### Task goal
Please tell whether each statement below agrees with the text on acrylic resins, giving yes or no and quoting the exact words of the text that settle it.
1. A degree of acetalization above 65% by mole weakens adhesiveness to the reflecting layer.
2. The listed monomers must be used in combinations of at least two kinds.
3. Hexamethylene diisocyanate is given as an aromatic diisocyanate.

[[ Text for analysis, beginning ]]

If the degree of acetalization is less than 5% by mole, the effect
of adhesiveness to the hard coat layer is deteriorated, and if the
degree of acetalization is more than 65% by mole, the effect of
adhesiveness to the reflecting layer is deteriorated.
[0058] [Acrylic Resin]
[0059] Examples of an acrylic resin include resins that contain
acrylic monomers, for example, methacrylic acid, acrylic acid,
esters or salts thereof, acrylamide, and methacrylamide as polymer
constituent components. Examples thereof include acrylic acid;
methacrylic acid; acrylic acid esters, for example, alkyl acrylates
(for example, methyl acrylate, ethyl acrylate, n-propyl acrylate,
isopropyl acrylate, n-butyl acrylate, isobutyl acrylate, t-butyl
acrylate, 2-ethylhexyl acrylate, cyclohexyl acrylate, phenyl
acrylate, benzyl acrylate, and phenylethyl acrylate),
hydroxy-containing alkyl acrylates (for example, 2-hydroxyethyl
acrylate and 2-hydroxypropyl acrylate); methacrylic acid esters,
for example, alkyl methacrylates (for example, methyl methacrylate,
ethyl methacrylate, n-propyl methacrylate, isopropyl methacrylate,
n-butyl methacrylate, isobutyl methacrylate, t-butyl methacrylate,
2-ethylhexyl methacrylate, cyclohexyl methacrylate, phenyl
methacrylate, benzyl methacrylate, and phenylethyl methacrylate),
hydroxy-containing alkyl methacrylates (for example, 2-hydroxyethyl
methacrylate and 2-hydroxypropyl methacrylate); acrylamide;
substituted acrylamides, for example, N-methylacrylamide,
N-methylolacrylamide, N,N-dimethylolacrylamide, and
N-methoxymethylacrylamide; methacrylamide; substituted
methacrylamides, for example, N-methylmethacrylamide,
N-methylolmethacrylamide, N,N-dimethylolmethacrylamide, and
N-methoxymethylmethacrylamide; amino group-substituted alkyl
acrylates, for example, N,N-diethylaminoethyl acrylate; amino
group-substituted alkyl methacrylates, for example,
N,N-diethylamimethacrylate; epoxy group-containing acrylates, for
example, glycidyl acrylate; epoxy group-containing methacrylates,
for example, glycidyl methacrylate; acrylic acid salts, for
example, sodium salt, potassium salt and ammonium salt; and
methacrylic acid salts, for example, sodium salt, potassium salt,
and ammonium salt. The monomers described above can be used singly
or in combination of two or more kinds. A methylmethacrylate-ethyl
acrylate-ammonium acrylate-acrylamide copolymer, a
methacrylamide-butyl acrylate-sodium acrylate-methyl
methacrylate-N-methylolacrylamide-based copolymer, and the like may
be preferably used. Acrylic resins can be produced as acrylic
emulsions, aqueous acrylic solutions, acrylic dispersions and the
like, and the resin are also purchased.
[0060] These resins described above can be used singly or as
mixtures of two or more kinds thereof. Furthermore, isocyanates can
be used as crosslinking agents, and suitable examples of organic
diisocyanate compounds include cyclic diisocyanates such as xylene
diisocyanate, isophorone diisocyanate, and alicyclic diisocyanates;
aromatic diisocyanates such as tolylene diisocyanate and
4,4-diphenylmethane diisocyanate; and aliphatic diisocyanates such
as hexamethylene diisocyanate. When the resins are used in aqueous
systems, block isocyanates can also be used, and for example,
Product No. 214 of Baxenden Chemicals, Ltd. can be used.

[[ Text for analysis, end ]]
[[ Available data, beginning ]]

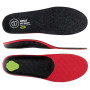Plantillas Sidas 3Feet Eco Warm Mid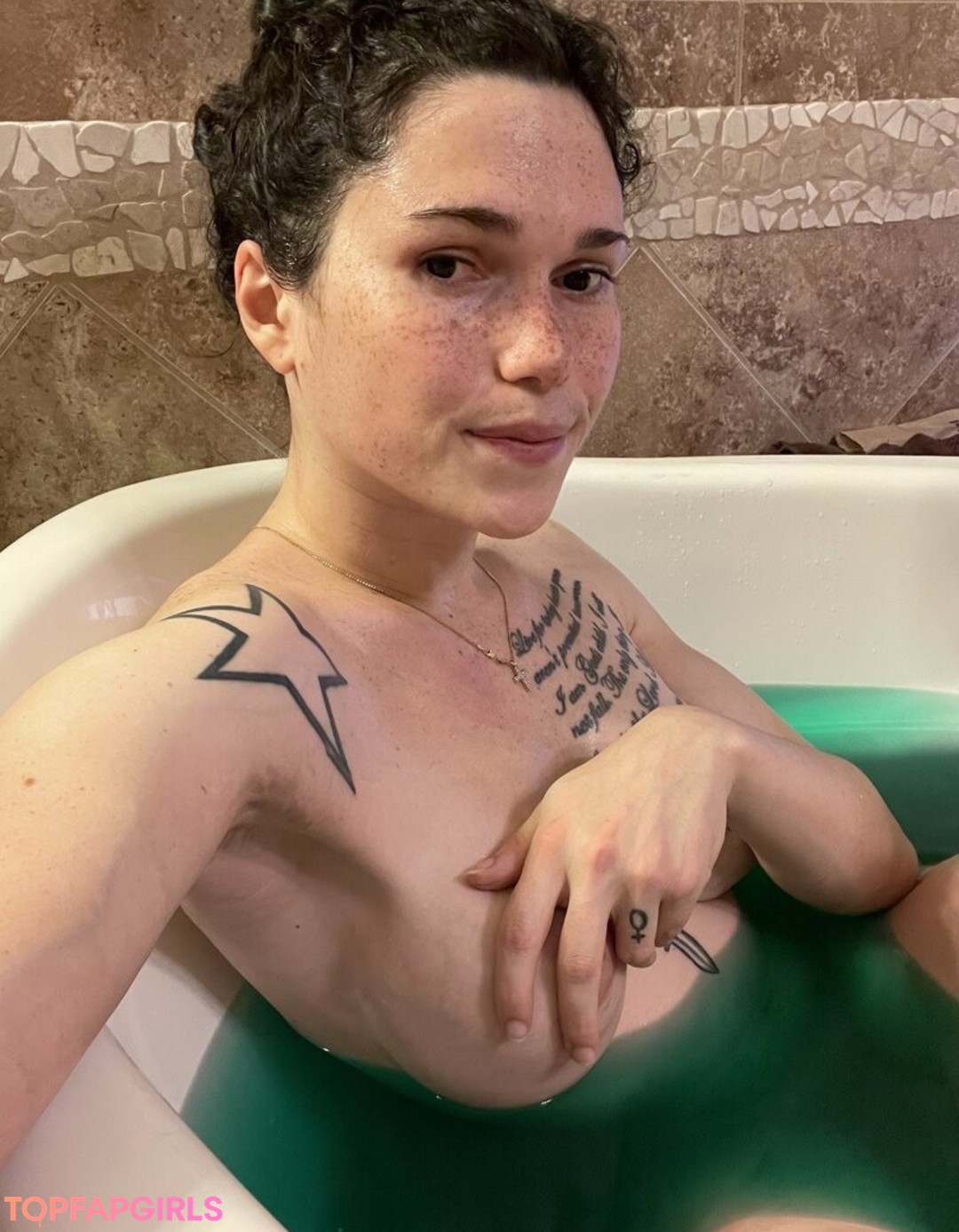 Eeveebeevip Nude Leaked OnlyFans Photo #28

[[ Available data, end ]]

### Result of the exercise
1. Yes: "if the degree of acetalization is more than 65% by mole, the effect of adhesiveness to the reflecting layer is deteriorated"
2. No: "The monomers described above can be used singly or in combination of two or more kinds."
3. No: "aliphatic diisocyanates such as hexamethylene diisocyanate"